Begin Records shown
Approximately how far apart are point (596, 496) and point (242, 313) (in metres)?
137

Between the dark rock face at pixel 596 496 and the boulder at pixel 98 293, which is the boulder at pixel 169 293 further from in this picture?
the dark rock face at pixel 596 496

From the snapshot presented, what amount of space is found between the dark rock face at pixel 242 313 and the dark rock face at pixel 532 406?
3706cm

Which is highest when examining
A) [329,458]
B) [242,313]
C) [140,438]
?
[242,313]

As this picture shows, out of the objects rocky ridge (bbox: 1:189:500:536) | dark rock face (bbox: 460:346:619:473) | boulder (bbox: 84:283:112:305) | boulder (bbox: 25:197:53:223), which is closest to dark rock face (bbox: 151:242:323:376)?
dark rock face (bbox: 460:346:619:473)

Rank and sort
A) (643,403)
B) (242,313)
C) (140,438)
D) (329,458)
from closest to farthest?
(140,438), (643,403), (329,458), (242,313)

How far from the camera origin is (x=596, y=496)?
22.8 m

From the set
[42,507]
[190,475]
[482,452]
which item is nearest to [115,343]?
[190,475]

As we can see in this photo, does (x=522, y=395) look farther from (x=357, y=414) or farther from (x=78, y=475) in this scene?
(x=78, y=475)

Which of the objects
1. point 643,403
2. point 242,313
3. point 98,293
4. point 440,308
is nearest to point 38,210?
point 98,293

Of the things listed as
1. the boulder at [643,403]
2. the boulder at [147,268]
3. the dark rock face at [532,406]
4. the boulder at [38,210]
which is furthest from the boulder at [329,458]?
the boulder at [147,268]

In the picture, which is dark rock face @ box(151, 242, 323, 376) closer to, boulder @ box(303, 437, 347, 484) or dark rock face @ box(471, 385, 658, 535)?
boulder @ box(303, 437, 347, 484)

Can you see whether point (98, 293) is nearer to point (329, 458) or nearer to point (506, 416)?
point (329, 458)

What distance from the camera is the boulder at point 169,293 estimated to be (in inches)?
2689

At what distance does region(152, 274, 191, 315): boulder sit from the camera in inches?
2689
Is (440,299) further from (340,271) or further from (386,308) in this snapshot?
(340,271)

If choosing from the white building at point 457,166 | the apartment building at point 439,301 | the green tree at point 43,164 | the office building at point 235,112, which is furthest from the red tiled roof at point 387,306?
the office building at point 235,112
End Records shown
What you need to do:
Rewrite the lines from the one containing "Can you see" through the final line, inclusive, switching "camera" to "viewer" and leaving everything else unchanged.

Task output:
Can you see whether point (98, 293) is nearer to point (329, 458) or nearer to point (506, 416)?
point (329, 458)

What distance from the viewer is the boulder at point 169,293 estimated to be (in inches)?
2689

At what distance does region(152, 274, 191, 315): boulder sit from the viewer in inches?
2689
Is (440,299) further from (340,271) or further from (386,308) in this snapshot?
(340,271)

If choosing from the white building at point 457,166 | the apartment building at point 439,301 | the green tree at point 43,164 | the office building at point 235,112, which is furthest from the red tiled roof at point 387,306?
the office building at point 235,112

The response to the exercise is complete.